Re: URI Syntax

     Hello,

On Mon, Nov 21, 2011 at 6:40 PM, Toby Inkstere <tai@g5n.co.uk> wrote:
> On Thu, 17 Nov 2011 11:19:41 -0500
> Oliver Ruebenacker <curoli@gmail.com> wrote:
>
>>   I have a silly little technical question: when parsing an XML/RDF
>> document, what is the easiest way to find out whether a string
>> representing a URI is a complete absolute URI,a relative URI or an
>> abbreviation?
>
> As Tim said, there is no place in RDF/XML where you need to distinguish
> between URIs and QNames. Everywhere a URI is allowed a QName is
> disallowed, and vice versa.
>
> To distinguish between a relative URI and an absolute one, use the
> following regular expression:
>
>        ^([A-Za-z][A-Za-z0-9.+-]*):
>
> If it matches that regular expression, it's absolute; otherwise it's
> relative. Easy peasy. (That regular expression is derived from Section
> 3.1 of RFC 3986, which defines the syntax for URI schemes.)
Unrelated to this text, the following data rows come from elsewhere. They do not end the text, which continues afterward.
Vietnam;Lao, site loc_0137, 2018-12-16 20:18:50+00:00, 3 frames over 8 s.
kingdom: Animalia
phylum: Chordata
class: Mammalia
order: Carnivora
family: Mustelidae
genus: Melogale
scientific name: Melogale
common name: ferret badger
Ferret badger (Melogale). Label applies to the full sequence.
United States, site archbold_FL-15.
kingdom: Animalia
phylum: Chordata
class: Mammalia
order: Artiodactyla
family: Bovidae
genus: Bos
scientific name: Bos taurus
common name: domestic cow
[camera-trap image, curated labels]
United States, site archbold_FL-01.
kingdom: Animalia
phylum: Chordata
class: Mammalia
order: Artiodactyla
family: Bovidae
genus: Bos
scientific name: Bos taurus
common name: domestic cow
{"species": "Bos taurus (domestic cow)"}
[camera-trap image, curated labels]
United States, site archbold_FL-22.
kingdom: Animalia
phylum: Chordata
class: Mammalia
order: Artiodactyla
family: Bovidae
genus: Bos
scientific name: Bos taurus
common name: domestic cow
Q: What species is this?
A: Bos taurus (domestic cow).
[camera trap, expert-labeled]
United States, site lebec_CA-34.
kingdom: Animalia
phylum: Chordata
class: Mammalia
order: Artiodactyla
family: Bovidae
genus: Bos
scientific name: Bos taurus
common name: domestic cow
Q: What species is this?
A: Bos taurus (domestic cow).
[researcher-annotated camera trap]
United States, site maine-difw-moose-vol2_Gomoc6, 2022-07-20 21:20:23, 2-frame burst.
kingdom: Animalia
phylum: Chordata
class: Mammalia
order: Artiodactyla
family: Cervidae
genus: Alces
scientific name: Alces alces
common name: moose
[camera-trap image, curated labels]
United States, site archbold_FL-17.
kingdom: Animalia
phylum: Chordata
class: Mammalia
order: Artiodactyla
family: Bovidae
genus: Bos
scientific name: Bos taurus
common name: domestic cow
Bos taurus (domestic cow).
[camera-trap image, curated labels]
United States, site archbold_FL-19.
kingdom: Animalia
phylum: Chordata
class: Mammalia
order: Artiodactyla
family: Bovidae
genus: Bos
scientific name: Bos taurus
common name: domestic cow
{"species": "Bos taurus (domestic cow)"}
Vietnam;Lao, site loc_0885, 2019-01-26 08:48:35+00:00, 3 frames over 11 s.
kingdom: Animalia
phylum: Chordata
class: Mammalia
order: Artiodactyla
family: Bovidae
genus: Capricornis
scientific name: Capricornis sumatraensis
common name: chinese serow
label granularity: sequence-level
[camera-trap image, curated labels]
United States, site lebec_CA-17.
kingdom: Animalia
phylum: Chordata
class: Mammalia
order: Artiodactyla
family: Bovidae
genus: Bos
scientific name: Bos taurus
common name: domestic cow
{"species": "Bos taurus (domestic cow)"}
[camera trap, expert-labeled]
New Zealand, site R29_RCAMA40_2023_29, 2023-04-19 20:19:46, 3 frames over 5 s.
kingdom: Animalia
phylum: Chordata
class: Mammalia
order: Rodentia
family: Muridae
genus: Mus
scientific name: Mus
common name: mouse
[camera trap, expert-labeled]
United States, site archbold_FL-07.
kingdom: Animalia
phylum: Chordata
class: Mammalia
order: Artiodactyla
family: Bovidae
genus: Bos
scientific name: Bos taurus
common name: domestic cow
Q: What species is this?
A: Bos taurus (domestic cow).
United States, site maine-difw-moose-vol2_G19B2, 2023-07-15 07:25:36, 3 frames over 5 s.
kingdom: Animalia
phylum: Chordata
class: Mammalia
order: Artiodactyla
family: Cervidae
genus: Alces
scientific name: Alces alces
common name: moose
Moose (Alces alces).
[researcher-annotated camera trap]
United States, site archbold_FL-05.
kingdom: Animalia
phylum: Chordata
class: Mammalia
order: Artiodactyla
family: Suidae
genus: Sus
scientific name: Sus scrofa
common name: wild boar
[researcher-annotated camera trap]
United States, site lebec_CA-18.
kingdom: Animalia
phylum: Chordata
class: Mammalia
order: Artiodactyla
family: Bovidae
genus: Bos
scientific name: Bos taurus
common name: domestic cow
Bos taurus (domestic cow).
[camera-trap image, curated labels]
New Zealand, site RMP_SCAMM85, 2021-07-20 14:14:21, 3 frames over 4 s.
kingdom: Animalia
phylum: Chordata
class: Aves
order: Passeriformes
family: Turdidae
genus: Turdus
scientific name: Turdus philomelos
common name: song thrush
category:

  Thanks a lot, this is indeed easy.

  I should have realized that, whatever is the rule for delimiting
path segments, it is something that does not appear in a scheme name.

> For performance reasons, you may wish to limit the length of a URI
> scheme that can be matched:
>
>        ^([A-Za-z][A-Za-z0-9.+-]{0,127}):
>
> ... it seems unlikely that any URI scheme more than 128 characters will
> ever be used. This will prevent massive strings of alphanumeric
> characters from slowing down your regular expression.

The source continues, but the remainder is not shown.